Pink Salmon (Gоrbusha) Hot Smoked. ± 350g
Hot smoked pink salmon (gorbusha), approximately 350 g. Fully cooked, ready to eat. Cured in salt and smoked at 80–100°C for a moist, flaky texture.
Pink Salmon (Gorbusha) Hot Smoked
Tender, flaky Pacific salmon smoked at high temperature — ready to eat, no preparation needed.
PACIFIC · PINK SALMON · ±350 g
What it is
Pink salmon — gorbusha — is one of the most widely caught Pacific salmonids, prized for its lean, mildly flavoured flesh. Hot smoking transforms it into something richer: the fish is first cured in salt, then smoked at around 80–100°C until fully cooked through. The result is deeply flavoured, moist, and flaky — ready to eat straight from the pack.
At approximately 350 g, this is a generous portion. Serve it alongside pickled vegetables and rye bread, flake it over a warm buckwheat or potato salad, or use it to fill blini.
Ingredients
Pink salmon (Oncorhynchus gorbuscha), salt.

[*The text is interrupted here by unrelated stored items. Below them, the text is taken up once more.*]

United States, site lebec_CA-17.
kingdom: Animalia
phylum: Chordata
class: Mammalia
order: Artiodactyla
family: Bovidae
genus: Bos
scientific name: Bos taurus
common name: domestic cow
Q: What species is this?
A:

Typical recipe for this style of product. Check pack label for the exact formulation.
Nutrition (per 100 g)
| Energy | 677 kJ / 161 kcal |
| Fat | 7,6 g |
| of which saturates | 1,9 g |
| Carbohydrate | 0 g |
| of which sugars | 0 g |
| Protein | 23,2 g |
| Salt | 2,5 g |
Typical values for hot smoked pink salmon. Actual values on pack.
Allergens & storage
Contains: Fish (salmon).
Store refrigerated at 0–4°C. Consume within 3 days of opening.
Net weight: ±350 g · Species: Pink salmon (gorbusha) · Pacific
Best served with rye bread, pickled cucumber, or a simple wedge of lemon.